A couple of weeks ago I got voted as president of the community. It’s up to me to get things rolling. I really want to start a youth program because my child is getting a little older. I’ve taken him to a few youth programs with some of the neighbor boys. I thought, you know what, I’m going to make a youth program right in the community. The vice president is a retired school teacher. I want to put flyers out. I think there’s a lot we can do.
I just want the kids to learn values – how to give back to the community. I think a reward system for picking up trash and helping people with what they need will be good. We can go to the movies or a pool day as a reward.

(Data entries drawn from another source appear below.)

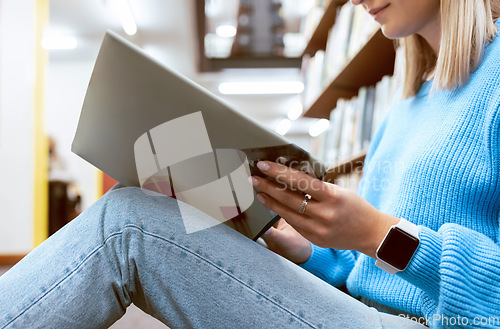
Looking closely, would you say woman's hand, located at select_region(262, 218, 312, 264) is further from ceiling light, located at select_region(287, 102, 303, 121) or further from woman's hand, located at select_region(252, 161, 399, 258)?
ceiling light, located at select_region(287, 102, 303, 121)

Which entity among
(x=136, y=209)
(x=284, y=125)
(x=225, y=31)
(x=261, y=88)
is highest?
(x=225, y=31)

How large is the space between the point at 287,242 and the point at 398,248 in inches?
10.7

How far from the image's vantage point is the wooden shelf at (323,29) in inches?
80.4

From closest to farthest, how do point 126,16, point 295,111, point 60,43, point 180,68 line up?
point 126,16, point 60,43, point 180,68, point 295,111

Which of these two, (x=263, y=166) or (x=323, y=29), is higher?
(x=323, y=29)

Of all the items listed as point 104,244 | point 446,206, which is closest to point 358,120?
point 446,206

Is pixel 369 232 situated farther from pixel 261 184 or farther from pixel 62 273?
pixel 62 273

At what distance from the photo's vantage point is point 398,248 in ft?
1.75

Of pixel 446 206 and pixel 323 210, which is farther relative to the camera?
pixel 446 206

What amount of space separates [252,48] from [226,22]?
48cm

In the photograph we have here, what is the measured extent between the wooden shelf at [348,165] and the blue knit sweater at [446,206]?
69 cm

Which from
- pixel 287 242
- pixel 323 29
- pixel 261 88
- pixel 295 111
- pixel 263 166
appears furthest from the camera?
pixel 295 111

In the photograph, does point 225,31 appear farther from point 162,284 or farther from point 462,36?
point 162,284

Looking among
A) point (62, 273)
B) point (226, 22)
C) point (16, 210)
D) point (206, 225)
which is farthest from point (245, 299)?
point (226, 22)
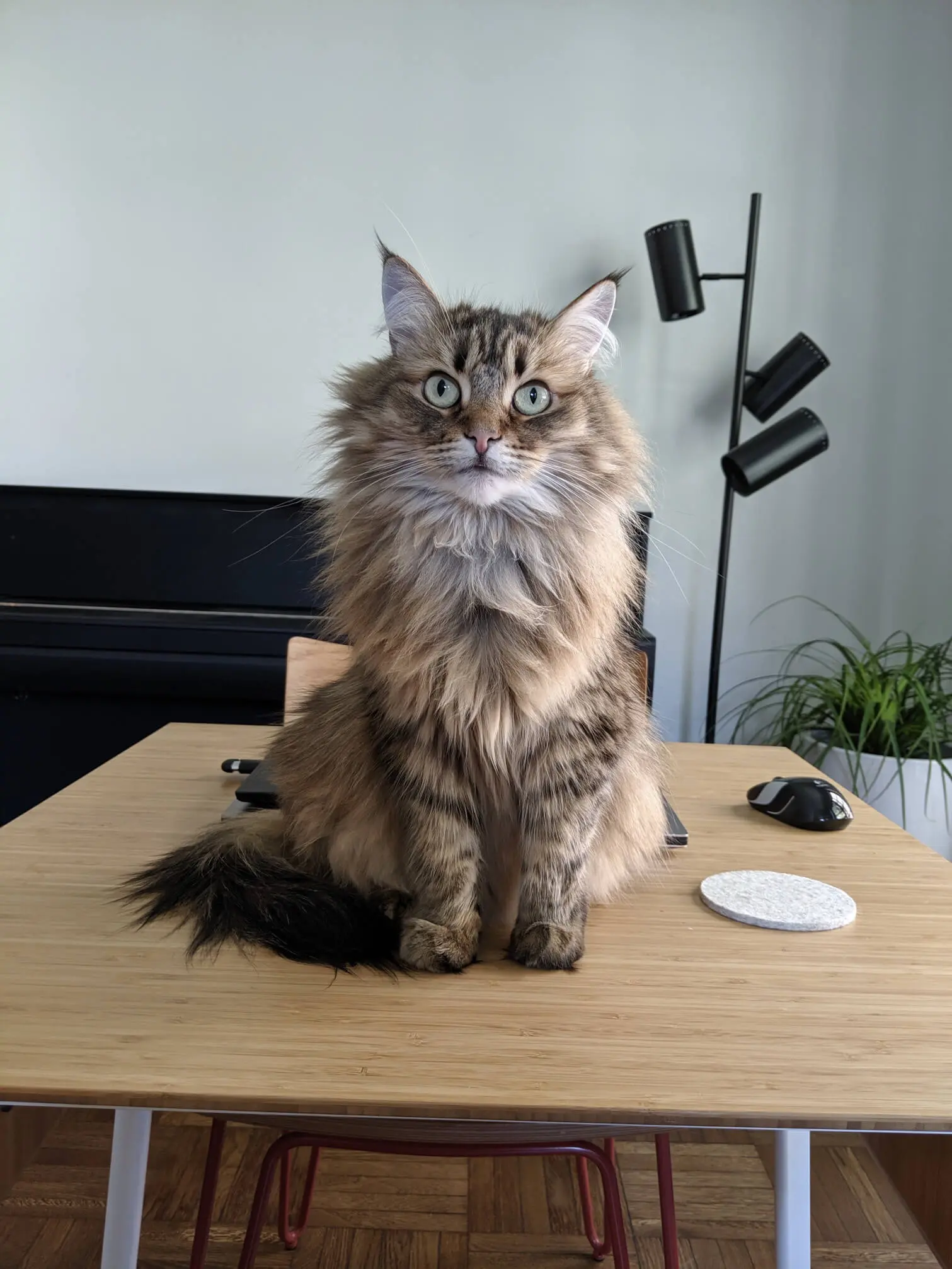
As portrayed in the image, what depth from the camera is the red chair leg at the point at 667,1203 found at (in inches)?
52.1

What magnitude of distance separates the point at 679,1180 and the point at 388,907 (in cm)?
113

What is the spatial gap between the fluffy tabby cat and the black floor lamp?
1949 millimetres

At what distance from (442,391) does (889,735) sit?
7.06ft

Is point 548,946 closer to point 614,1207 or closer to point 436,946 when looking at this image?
point 436,946

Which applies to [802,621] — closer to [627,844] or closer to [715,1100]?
[627,844]

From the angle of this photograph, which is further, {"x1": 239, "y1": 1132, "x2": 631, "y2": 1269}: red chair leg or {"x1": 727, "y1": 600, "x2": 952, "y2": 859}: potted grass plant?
{"x1": 727, "y1": 600, "x2": 952, "y2": 859}: potted grass plant

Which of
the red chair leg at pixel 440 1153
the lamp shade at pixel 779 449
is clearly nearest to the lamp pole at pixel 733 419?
the lamp shade at pixel 779 449

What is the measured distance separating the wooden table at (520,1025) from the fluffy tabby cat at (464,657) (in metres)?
0.07

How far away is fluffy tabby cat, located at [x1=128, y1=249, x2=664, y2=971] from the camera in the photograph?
39.2 inches

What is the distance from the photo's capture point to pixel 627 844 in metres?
1.14

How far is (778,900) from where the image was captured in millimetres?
1075

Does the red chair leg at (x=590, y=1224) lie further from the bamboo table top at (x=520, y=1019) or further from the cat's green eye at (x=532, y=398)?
the cat's green eye at (x=532, y=398)

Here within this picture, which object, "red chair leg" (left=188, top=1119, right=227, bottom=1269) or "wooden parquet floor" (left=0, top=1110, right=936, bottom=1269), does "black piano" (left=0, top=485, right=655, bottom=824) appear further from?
"red chair leg" (left=188, top=1119, right=227, bottom=1269)

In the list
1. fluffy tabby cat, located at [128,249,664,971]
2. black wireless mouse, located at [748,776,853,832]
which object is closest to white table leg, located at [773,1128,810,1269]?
fluffy tabby cat, located at [128,249,664,971]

My son has seen me doing good things. He says, “You’re a good person.” I feel like everyone deserves love. I don’t think we should pick and choose who we decide to help. You have to help people. I want to get him and the kids involved in something like that.
My son doesn’t seem to be a city person. He would like a yard. Of course, it makes you think, will I ever be in a financial situation to afford that?
I’m currently on a list for a unit with two bathrooms. My son has a medical condition that requires we have a second bathroom. We’ve been on the list for years. The paperwork was lost. That’s frustrating me quite a bit.
I have not even considered moving. We’re settled, so I’m not looking too far in the future.